**Exercise details**
Whenever a line in the records below contains "dimensions", pick it out.

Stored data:
◆ ◆ ◆ ◆ ◆

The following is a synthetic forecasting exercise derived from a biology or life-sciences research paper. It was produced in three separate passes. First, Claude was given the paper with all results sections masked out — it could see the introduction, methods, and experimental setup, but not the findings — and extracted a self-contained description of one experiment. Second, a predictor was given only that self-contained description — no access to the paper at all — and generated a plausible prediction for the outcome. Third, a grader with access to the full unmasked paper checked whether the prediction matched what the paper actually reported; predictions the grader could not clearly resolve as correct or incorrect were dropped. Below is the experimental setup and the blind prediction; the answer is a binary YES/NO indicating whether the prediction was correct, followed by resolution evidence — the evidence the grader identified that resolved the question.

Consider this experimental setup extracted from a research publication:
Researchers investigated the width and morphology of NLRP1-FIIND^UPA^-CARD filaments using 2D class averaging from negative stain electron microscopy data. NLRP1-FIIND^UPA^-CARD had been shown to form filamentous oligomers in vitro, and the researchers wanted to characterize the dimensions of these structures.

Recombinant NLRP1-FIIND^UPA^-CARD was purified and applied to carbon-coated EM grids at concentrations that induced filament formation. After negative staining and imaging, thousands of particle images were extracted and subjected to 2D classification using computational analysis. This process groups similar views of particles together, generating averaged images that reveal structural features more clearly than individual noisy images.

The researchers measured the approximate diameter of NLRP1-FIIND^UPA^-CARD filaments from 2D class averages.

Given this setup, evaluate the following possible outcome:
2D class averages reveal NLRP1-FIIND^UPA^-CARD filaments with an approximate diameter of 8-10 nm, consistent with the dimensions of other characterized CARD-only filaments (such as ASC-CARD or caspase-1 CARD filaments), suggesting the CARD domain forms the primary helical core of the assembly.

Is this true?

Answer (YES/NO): NO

◆ ◆ ◆ ◆ ◆

**Answer below**
Researchers investigated the width and morphology of NLRP1-FIIND^UPA^-CARD filaments using 2D class averaging from negative stain electron microscopy data. NLRP1-FIIND^UPA^-CARD had been shown to form filamentous oligomers in vitro, and the researchers wanted to characterize the dimensions of these structures.
2D class averages reveal NLRP1-FIIND^UPA^-CARD filaments with an approximate diameter of 8-10 nm, consistent with the dimensions of other characterized CARD-only filaments (such as ASC-CARD or caspase-1 CARD filaments), suggesting the CARD domain forms the primary helical core of the assembly.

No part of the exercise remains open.